If that sounds terrible, consider that 1.7 million robo-operations were carried out between 2007 and 2013. Whether you're impressed or appalled, the number of errors has the experts mildly concerned, and they want better safety mechanisms.
"Despite widespread adoption of robotic systems for minimally invasive surgery, a non-negligible number of technical difficulties and complications are still being experienced during procedures," concludes the study [PDF], which was conducted by bods from MIT, Rush University Medical Center, and the University of Illinois.
Two deaths and 52 injuries were caused when the mechanical surgeon spontaneously powered down mid operation or made an incorrect movement. In another 10.5 per cent of recorded malfunctions, electrical sparks burned patients, resulting in 193 injuries.
A major problem, surprisingly, was that one death and 119 injuries were caused by pieces of the robot falling off into the patient, requiring a human surgical team to intervene and retrieve the broken hardware. 18 injuries were caused when the video systems on the human surgeon's console borked out mid-surgery.
The most dangerous kind of robot surgery is cardiothoracic and head and neck surgeries (6.4 per cent and 19.7 per cent of adverse results respectively), compared to 1.4 per cent and 1.9 per cent for gynecology and urology operations.

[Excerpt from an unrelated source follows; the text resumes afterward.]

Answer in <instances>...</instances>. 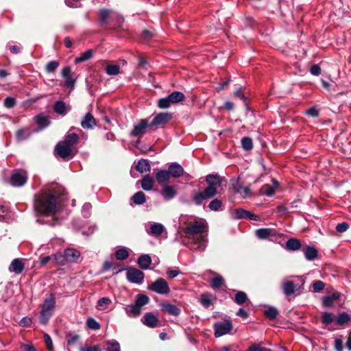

"The best that we can tell from the available data is that the higher number of injury, death, and conversion per adverse event in cardiothoracic and head and neck surgeries could be indirectly explained by the higher complexity of the procedures, less frequent use of robotic devices, and less robotic expertise in these fields," the study found.
"Although the use of robotic technology has rapidly grown in urology and gynecology for prostatectomy and hysterectomy, it has been slow to percolate into more complex areas, such as cardiothoracic and head and neck surgery."
Sadly the reports on precise causes are incomplete and the vast majority of deaths and injuries are simply listed as "malfunction," which could mean either the mechanical surgery unit failed or the operator cocked up, coauthor Dr Ramen told El Reg.
While the study shows there has been a vast increase in the number of robot operations in the time period studied, the chance of an accident happening has remained relatively constant, suggesting there are some fundamental problems to be fixed.
"Despite widespread adoption of robotic systems for minimally invasive surgery, a non-negligible number of technical difficulties and complications are still being experienced during procedures," the study concludes.
"Adoption of advanced techniques in design and operation of robotic surgical systems may reduce these preventable incidents in the future." ®
It's tricky to compare these robo-op figures to the error rate of pure-human surgeries for various dull reasons; one being that when mistakes are made, they're often settled out of court and are never admitted. With a machine involved, someone can blame the hardware. Between two and four per cent of operations in the US suffer from complications, according to one study, although that doesn't mean someone died in every case that went wrong.